Ihre Vorgesetzte nickte: „Ich halte es daher unbedingt für notwendig, dass wir alle, die sich zu der Zeit im Park aufgehalten haben, befragen. Zu beiden Tatzeitpunkten. Möglicherweise gibt es da Überschneidungen. Vielleicht haben wir auch Glück und unser Zeuge sieht einen der jungen Burschen vom Ostpark in der Unterkunft. Und lassen sie nach den Mönchen und den Flaschensammlern suchen.“
Sie stand schon an der Tür, um zu gehen, als sie sich nochmals umdrehte: „Fast hätte ich es vergessen. Morgen um 14 Uhr setzen wir uns zusammen, um über die uns vorliegenden Ergebnisse zu sprechen. Spätestens dann braucht unsere Pressestelle etwas Vorzeigbares für die Journalisten. Vielleicht wissen wir bis dahin, was der Anhänger an der Halskette zu bedeuten hat.“
4.
Mit einem nachdenklichen Lächeln auf den Lippen stieg Hannah Seeler ins Auto.
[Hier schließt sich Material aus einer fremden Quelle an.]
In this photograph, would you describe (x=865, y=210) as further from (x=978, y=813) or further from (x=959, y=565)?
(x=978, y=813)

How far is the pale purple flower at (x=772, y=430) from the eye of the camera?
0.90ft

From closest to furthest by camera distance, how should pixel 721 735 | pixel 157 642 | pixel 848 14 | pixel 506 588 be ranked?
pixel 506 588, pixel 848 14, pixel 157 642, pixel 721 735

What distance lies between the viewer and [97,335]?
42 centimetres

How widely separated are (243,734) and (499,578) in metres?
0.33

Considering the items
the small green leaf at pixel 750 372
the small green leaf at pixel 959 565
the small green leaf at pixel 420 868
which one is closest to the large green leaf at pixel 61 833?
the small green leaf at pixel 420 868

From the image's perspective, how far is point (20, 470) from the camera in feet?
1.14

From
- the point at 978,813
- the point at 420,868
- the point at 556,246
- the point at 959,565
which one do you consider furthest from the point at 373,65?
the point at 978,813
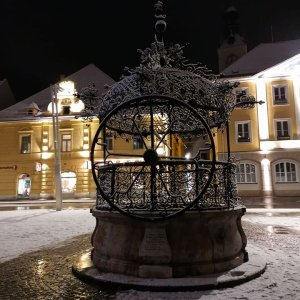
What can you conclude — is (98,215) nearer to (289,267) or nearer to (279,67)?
(289,267)

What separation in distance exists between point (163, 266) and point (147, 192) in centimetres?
139

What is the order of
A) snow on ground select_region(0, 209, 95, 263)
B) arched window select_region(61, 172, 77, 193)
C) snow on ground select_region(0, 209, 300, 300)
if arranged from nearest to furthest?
snow on ground select_region(0, 209, 300, 300)
snow on ground select_region(0, 209, 95, 263)
arched window select_region(61, 172, 77, 193)

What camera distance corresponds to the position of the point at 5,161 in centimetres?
3444

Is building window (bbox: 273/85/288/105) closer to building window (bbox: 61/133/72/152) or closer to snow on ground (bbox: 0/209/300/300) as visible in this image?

Sie wusste nicht weshalb, aber irgendwie freute es sie, dass der Mann, den sie eben bei Harms kurz kennengelernt hatte, sie am nächsten Tag ins Asylantenheim bekleiden würde.
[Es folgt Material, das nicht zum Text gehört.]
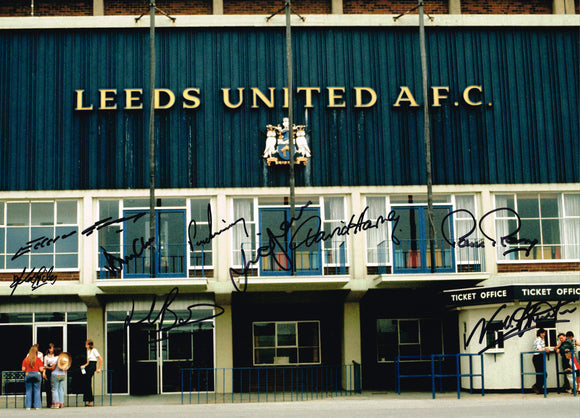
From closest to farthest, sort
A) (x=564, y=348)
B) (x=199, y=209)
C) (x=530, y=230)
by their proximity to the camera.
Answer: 1. (x=564, y=348)
2. (x=199, y=209)
3. (x=530, y=230)

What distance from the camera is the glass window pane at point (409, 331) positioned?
29.2 metres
Schon an der Pforte, als der Kommissar sie abholte, war ihr sein keineswegs aufdringliches, aber unbekümmertes und trotzdem bewunderndes Lausbubengrinsen aufgefallen. Die etwas zu langen, angegrauten Haare und die zu groß geratene Nase passten irgendwie dazu. Das alles zusammen hatte in ihr ein leichtes Kribbeln ausgelöst. Ein Gefühl, dass sie fast vergessen hatte.
Oder hatte sie den Blick seiner blauen Augen falsch gedeutet? Womöglich bedachte er jede halbwegs gutaussehende Frau damit.
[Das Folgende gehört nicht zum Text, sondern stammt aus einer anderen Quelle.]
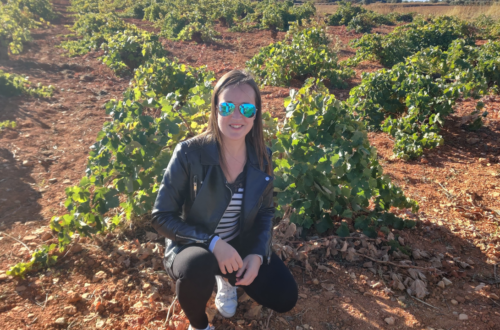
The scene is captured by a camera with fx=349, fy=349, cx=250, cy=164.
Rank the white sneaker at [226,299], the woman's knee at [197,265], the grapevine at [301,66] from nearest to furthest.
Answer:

Instinktiv hatte sie mit ihrer typisch hochmütig-ablehnenden Haltung darauf reagiert. Die hatte sie sich in der Teenagerzeit, als sie mit ihren Eltern in Kairo lebte, angewöhnt. Das half jetzt noch, wenn es darum ging, die überschwänglichen Komplimente der Männer in ihrer Wahlheimat Italien im Keim zu ersticken. Meistens jedenfalls. Ihn schien es nicht gestört zu haben.
Die feinen Fältchen um die Augen herum, deuteten darauf hin, dass er oft lachte. Eine weitere Eigenschaft, die sie schätzte.
Dazu hatte seine selbstsichere, aber keinesfalls überhebliche Art, bei ihr das Gefühl hinterlassen, sich in allen Situationen zurechtzufinden. Ein Mann zum Anlehnen.
Sein Alter einzuschätzen, fiel ihr schwer. Sie nahm an, dass er ein bisschen älter war wie sie selbst mit ihren 42 Jahren.
Auf jeden Fall ein interessanter Typ, fand sie. Es war ihr seit Ewigkeiten nicht mehr passiert, dass ein Mann bei ihr schon nach dem ersten, kurzen Kennenlernen einen dermaßen positiven Eindruck hinterließ.
Womöglich lag es auch daran, dass sie in den vergangenen Jahren gar nicht gewollt hatte, eines der männlichen Exemplare näher kennenzulernen. Sobald man sich auf eine etwas engere Beziehung einließ, hieß es für beide, Kompromisse einzugehen. Dafür war sie schon seit Jahren nicht bereit.
Sie wusste genau, was sie wollte. Sollte es doch irgendwann einmal auf eine Art Beziehung hinauslaufen, musste sie vorher das Gefühl bekommen, dass er für sie etwas ganz Besonderes war oder zumindest werden konnte. Bis es dazu möglicherweise kam, reichten ihr gelegentliche, kurze Affären, die sie jederzeit beenden konnte.
Ihre beste Freundin hatte unverblümt gesagt, dass ihre verspäteten, romantisch angehauchten Teenagerträume niemals in Erfüllung gehen würden. Ihrer Meinung nach sollten die Frauen an das männliche Geschlecht keine zu hohen Ansprüche stellen. Sie war davon überzeugt, dass man Enttäuschungen so leichter aus dem Weg gehen konnte.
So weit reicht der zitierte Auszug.